» Do this
Pick out every line in the records below that contains the word "tile", and copy each of those lines in full.

» Information supplied
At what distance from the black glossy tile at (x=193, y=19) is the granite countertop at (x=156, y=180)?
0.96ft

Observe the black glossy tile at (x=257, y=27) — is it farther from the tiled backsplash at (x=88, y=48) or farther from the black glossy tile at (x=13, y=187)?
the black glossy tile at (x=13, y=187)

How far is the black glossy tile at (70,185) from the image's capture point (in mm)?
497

==

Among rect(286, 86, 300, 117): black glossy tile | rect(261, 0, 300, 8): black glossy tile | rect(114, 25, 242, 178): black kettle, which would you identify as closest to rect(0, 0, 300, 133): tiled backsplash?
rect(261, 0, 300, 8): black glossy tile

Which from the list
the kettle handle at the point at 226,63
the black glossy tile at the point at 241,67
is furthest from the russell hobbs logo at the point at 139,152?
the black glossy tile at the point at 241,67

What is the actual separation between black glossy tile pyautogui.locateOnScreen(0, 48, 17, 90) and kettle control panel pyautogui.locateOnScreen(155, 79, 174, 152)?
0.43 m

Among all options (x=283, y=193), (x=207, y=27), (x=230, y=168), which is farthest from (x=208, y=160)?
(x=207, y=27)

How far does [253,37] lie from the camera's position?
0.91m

==

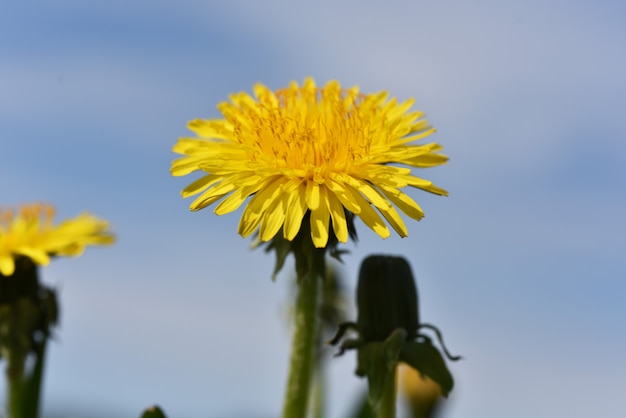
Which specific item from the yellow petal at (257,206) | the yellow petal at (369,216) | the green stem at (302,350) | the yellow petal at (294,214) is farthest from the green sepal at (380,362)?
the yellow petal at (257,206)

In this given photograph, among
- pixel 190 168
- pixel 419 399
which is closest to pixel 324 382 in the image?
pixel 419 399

» The answer
At what distance from the black glossy tile at (x=193, y=19) is the granite countertop at (x=156, y=180)?
Observe the black glossy tile at (x=257, y=27) — is it farther from the tiled backsplash at (x=88, y=48) or farther from the black glossy tile at (x=13, y=187)?
the black glossy tile at (x=13, y=187)
How far is the black glossy tile at (70,185) from the image's capture point (in mm)?
Among rect(286, 86, 300, 117): black glossy tile | rect(261, 0, 300, 8): black glossy tile | rect(114, 25, 242, 178): black kettle, which would you identify as closest to rect(0, 0, 300, 133): tiled backsplash?
rect(261, 0, 300, 8): black glossy tile
the black glossy tile at the point at 241,67
the black glossy tile at the point at 241,67
What is the actual separation between black glossy tile pyautogui.locateOnScreen(0, 48, 17, 90) and kettle control panel pyautogui.locateOnScreen(155, 79, 174, 152)?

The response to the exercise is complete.